Stringfellow's memorable quotes:
- My favourite guest was Stephen Hawking. I was so excited when he came in and I wanted to talk to him about the universe. But when I asked him what he wanted he just said, 'Girls'. (Evening Standard in 2011)
- I don't want anyone coming into my clubs thinking they are going to get a sexual encounter. Of course it's sexually stimulating, but so is a disco, so is a pretty girl. So is David Beckham with his gear on. So are the Chippendales (BBC in 2008)
- It's been a positive force in terms of our sexual attitudes. These clubs broke down the fear a lot of people have about sex (BBC in 2012)
- It's a nice feeling having the success I have, but I have spent a lifetime getting here. I didn't just win X-Factor!
- (Joking) I am wonderful, with a perfect physique, very charming, rich and look like Jude Law (Metro, 2009)
- The majority of people who say they are having the best sex in the world are usually lying and some nights that goes for me
He was known as a ladies' man but would neither confirm nor deny claims that he had slept with more than 3,000 women.

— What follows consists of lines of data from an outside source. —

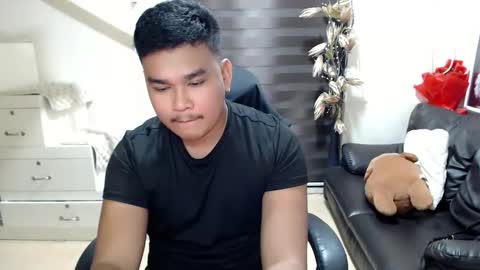 Jason online show from March 10, 6:40 am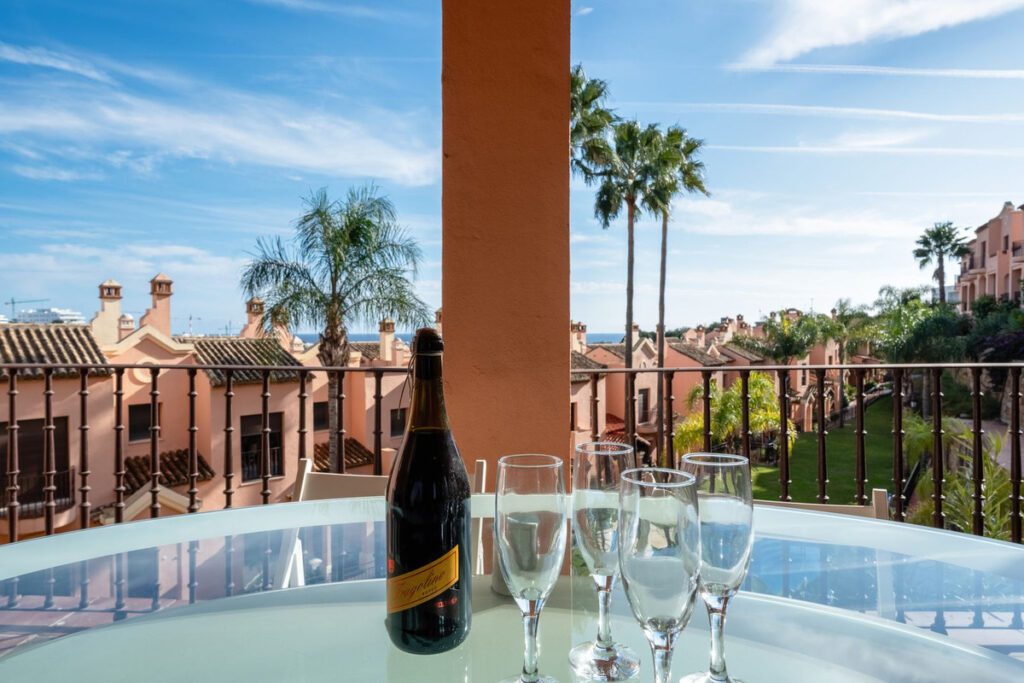 Casa en Estepona de 184m2 1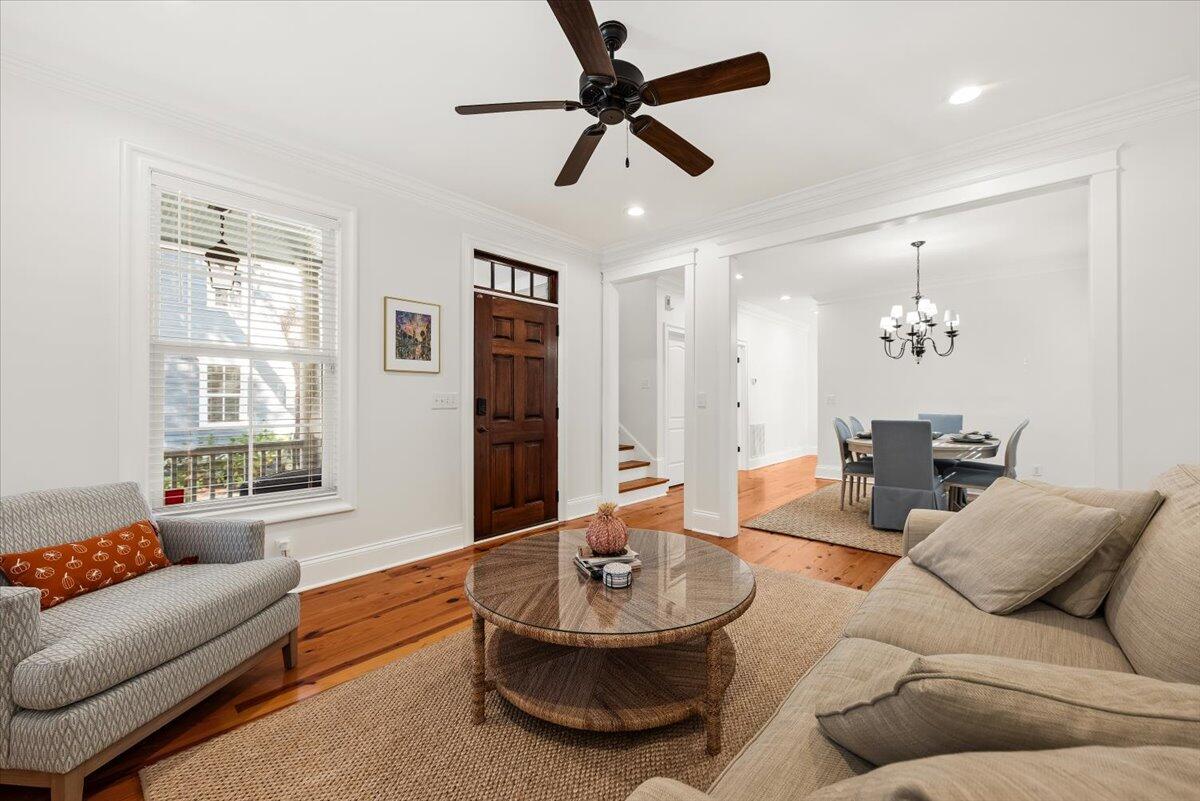 3218 Johnstowne Street, Johns Island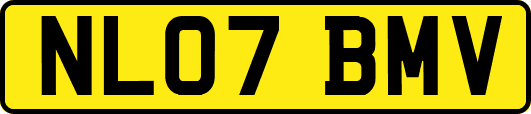 NL07BMV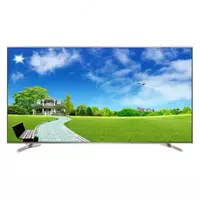 Android TV (Серебристый)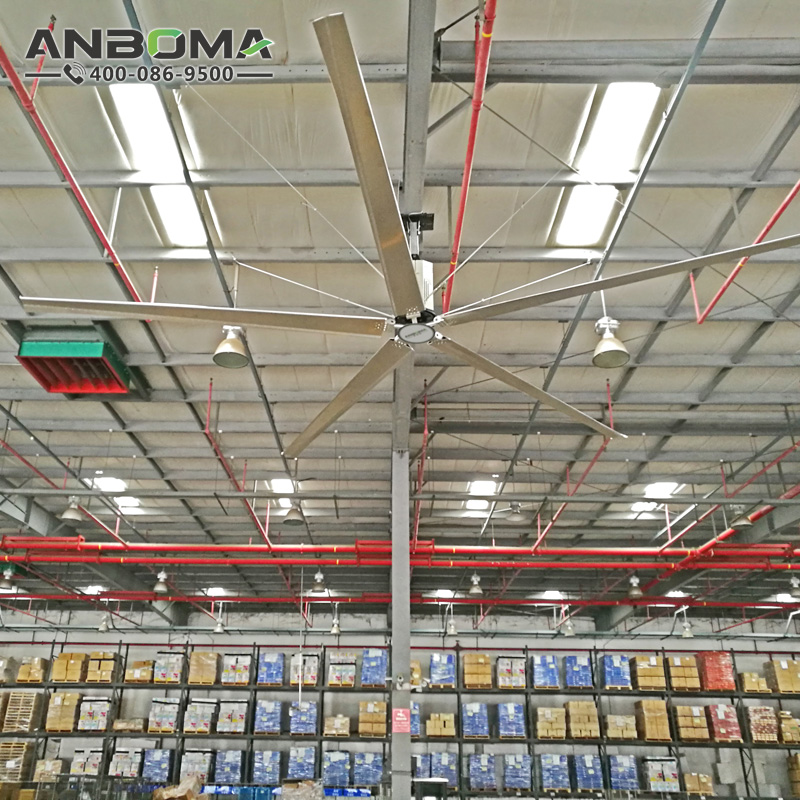 德州節(jié)能工業(yè)大吊扇 聊城大型工業(yè)風(fēng)扇廠家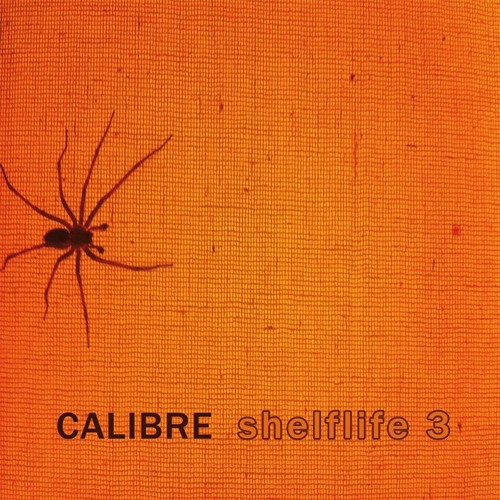 Calibre - The Wash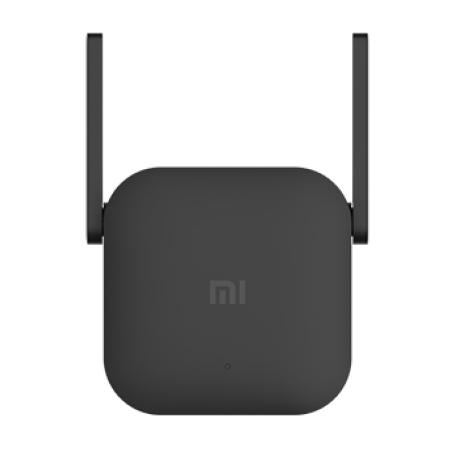 Mi Wi-Fi Range Extender Pro Repetidor de red Negro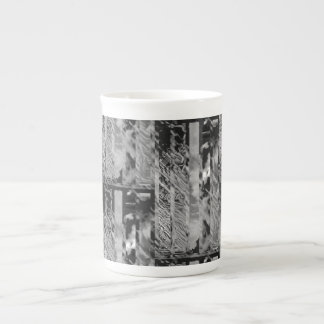 #OCEAN&SKY #THESURFINGMERMAID @ MAGHIE.ORG BONE CHINA MUG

His behaviour, often described as outrageous, earned him critics and in 2003 he was voted by Channel 4 viewers as the 18th worst Briton.
Born in Sheffield in 1940, Stringfellow was the eldest of four boys and they were raised by the women in his family after the men went to war.
He left school at the age of 15 and ended up in the British Merchant Navy, travelling the world aged 17.
In 1962 he served a brief prison sentence for selling stolen carpets, which he said was a sharp lesson that put him on the straight and narrow.
In an article for the Guardian in 2012 he attributed his entrepreneurial spirit to his "feisty" mother.
However, he didn't describe himself as a businessman. "First of all I'm not a businessman, I'm just a bloody good club owner. I'm very autocratic and have a very good team but ultimately I make the final decision."
Married three times and a grandfather four times over, Stringfellow married former Royal Ballet dancer Bella - 41 years his junior - in 2009.
The pair's two children - Rosabella and Angelo - were born when he was in his 70s.
Last year, he held his children's naming ceremony at his London club. He told Hello! magazine he had turned down Westminster Cathedral.
"It would have felt hypocritical," he said. "None of that religious stuff sits well with me."